Hedge fund performance fell in February as global equities declined, ending a streak of fifteen consecutive monthly gains for Hedge Funds Research’s (HFR) fund weighted composite index.
The index declined 1.8% for the month, led by losses in quantitative, trend-following commodity trading advisor strategies, though all main strategy areas experienced losses for the month.
It was the largest decline since January 2016 but inclusive of the February performance, the index gained 0.5% in year to date.
The February decline contrasts with hedge fund performance in January, which saw the strongest monthly returns since September 2010.
Macro hedge funds posted the largest drop among the main strategies in February as US equities fell and interest rates climbed on expectations of accelerating inflation.

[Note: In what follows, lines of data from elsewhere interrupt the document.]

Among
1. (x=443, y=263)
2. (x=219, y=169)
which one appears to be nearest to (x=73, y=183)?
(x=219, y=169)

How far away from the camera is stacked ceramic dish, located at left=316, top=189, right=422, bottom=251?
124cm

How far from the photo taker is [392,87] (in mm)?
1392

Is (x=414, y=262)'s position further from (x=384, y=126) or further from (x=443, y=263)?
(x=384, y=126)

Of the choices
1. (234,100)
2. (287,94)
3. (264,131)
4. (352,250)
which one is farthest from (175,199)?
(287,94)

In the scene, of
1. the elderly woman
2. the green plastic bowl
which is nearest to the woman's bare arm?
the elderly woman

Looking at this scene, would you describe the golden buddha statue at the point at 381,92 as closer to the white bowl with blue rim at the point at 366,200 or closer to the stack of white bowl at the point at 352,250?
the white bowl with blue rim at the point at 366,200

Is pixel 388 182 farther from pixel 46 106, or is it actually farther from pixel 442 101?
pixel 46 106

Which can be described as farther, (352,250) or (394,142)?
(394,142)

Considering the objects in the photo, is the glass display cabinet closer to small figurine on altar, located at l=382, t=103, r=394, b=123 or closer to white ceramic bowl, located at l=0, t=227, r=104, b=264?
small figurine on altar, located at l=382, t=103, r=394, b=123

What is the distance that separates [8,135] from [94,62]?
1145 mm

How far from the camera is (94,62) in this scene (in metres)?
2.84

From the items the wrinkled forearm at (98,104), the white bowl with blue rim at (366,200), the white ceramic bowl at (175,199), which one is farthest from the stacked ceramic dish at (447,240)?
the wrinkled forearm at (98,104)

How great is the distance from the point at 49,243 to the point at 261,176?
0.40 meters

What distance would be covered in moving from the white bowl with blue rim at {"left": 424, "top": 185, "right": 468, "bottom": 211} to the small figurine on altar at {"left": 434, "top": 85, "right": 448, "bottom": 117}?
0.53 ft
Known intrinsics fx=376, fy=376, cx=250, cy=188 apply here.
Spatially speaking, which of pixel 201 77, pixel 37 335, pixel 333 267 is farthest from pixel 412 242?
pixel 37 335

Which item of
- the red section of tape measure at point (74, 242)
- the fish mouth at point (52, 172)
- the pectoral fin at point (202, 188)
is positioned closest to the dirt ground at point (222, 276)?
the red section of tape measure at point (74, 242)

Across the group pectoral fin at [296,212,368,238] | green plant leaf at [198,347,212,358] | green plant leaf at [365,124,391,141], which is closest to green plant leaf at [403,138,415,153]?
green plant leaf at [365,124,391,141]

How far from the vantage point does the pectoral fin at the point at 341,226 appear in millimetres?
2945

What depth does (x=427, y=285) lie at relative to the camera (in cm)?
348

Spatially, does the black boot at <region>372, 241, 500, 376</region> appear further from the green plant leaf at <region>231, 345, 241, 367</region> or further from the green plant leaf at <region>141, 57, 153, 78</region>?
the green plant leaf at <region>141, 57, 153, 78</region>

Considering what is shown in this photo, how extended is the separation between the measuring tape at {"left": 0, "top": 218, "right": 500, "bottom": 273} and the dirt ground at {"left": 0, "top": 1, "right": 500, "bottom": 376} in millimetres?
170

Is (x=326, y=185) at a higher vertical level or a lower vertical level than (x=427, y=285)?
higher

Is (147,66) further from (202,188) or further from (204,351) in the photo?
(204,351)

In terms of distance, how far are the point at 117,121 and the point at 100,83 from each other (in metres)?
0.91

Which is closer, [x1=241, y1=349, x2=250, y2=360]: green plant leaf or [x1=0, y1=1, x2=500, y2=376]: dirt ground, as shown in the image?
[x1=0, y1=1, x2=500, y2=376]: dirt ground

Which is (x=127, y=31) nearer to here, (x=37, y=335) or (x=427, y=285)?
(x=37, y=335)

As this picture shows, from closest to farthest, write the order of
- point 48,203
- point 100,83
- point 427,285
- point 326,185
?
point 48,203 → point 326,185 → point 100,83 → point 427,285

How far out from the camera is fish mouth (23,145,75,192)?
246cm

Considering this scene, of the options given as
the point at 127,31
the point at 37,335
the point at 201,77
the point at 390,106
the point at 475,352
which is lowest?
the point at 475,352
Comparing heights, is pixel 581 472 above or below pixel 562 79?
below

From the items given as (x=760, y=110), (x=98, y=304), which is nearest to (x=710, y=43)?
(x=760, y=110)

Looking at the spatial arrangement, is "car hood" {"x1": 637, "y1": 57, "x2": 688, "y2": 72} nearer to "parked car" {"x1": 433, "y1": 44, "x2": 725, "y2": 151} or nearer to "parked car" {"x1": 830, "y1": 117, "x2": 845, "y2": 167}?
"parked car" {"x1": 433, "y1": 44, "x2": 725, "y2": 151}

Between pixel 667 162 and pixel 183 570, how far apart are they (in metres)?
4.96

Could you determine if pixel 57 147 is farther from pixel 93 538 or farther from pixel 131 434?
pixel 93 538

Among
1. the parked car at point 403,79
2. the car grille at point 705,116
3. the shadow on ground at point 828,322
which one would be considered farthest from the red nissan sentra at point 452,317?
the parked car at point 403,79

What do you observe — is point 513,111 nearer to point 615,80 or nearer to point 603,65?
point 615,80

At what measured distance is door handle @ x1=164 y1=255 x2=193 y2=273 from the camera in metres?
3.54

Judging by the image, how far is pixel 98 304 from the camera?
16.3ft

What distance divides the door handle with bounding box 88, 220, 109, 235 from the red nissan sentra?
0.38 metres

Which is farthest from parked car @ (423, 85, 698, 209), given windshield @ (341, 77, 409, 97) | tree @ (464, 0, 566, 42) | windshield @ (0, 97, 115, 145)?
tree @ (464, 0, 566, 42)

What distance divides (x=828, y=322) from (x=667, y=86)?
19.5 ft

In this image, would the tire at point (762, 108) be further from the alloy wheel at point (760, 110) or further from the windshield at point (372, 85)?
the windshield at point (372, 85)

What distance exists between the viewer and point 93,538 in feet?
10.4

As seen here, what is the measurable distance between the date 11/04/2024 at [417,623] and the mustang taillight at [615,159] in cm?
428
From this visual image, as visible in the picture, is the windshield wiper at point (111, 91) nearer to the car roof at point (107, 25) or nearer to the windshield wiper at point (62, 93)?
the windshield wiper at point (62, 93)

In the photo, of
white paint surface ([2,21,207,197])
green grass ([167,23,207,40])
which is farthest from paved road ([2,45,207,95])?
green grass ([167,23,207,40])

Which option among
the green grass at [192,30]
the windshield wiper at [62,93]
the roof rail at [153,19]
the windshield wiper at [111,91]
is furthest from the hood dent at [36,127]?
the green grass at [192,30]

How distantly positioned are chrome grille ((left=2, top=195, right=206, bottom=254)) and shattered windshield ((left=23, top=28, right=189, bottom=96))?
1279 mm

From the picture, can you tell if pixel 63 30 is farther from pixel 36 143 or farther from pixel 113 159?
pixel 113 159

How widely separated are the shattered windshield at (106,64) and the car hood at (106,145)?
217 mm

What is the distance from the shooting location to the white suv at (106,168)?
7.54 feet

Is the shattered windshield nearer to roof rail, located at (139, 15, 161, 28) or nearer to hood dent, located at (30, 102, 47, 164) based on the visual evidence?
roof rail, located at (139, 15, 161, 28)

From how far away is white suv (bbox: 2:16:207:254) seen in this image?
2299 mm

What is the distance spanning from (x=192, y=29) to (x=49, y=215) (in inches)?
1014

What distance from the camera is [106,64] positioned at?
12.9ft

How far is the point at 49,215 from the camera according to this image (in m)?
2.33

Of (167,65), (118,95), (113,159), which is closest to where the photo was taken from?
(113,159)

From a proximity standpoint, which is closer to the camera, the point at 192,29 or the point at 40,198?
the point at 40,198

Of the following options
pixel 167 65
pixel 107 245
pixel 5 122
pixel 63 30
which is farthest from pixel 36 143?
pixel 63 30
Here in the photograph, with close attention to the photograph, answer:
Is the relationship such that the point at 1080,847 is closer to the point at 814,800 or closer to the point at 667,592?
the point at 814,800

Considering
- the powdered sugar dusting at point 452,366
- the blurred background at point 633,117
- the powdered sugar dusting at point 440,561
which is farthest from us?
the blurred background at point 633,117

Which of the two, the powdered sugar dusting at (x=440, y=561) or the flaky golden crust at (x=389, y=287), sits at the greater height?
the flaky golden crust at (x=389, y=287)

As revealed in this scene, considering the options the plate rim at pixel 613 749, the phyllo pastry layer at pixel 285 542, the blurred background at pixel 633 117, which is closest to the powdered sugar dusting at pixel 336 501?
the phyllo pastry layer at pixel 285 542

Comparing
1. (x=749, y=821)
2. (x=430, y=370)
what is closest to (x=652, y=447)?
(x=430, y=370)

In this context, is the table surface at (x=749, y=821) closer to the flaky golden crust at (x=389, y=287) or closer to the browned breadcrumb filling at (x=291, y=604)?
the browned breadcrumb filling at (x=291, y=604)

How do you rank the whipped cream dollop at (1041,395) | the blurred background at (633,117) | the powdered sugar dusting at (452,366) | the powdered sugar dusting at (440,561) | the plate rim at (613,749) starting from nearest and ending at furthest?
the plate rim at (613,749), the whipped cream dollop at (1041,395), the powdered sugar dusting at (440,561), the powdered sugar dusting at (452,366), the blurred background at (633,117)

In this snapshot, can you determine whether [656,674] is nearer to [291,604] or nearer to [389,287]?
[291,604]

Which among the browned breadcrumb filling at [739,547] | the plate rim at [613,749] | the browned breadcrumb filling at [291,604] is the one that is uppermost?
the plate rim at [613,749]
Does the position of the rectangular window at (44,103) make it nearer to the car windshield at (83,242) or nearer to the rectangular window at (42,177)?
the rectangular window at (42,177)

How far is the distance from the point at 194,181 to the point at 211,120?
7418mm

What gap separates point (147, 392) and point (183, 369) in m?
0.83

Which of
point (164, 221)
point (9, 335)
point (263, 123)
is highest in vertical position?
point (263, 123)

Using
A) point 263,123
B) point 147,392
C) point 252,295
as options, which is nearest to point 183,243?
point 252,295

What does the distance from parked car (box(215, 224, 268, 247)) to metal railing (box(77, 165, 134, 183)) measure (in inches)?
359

Equity hedge funds also waned in February, though losses were partially offset by exposure to technology. Parity strategies flagged as equities fell and interest rates increased and cryptocurrency funds also declined, though they pared steep intra-month losses as many cryptocurrencies partially recovered by month-end, as the HFR Blockchain Index fell 9.5% for the month.
Kenneth J. Heinz, president of HFR, said that despite the decline, the thematic drivers of hedge fund performance have not changed and may have accelerated throughout the month.
He added: “US inflation and interest rates, trade negotiations and the newly proposed tariffs, corporate M&A, and continued application of blockchain technology are likely to drive industry performance, creating both long and short opportunities, throughout 2018.”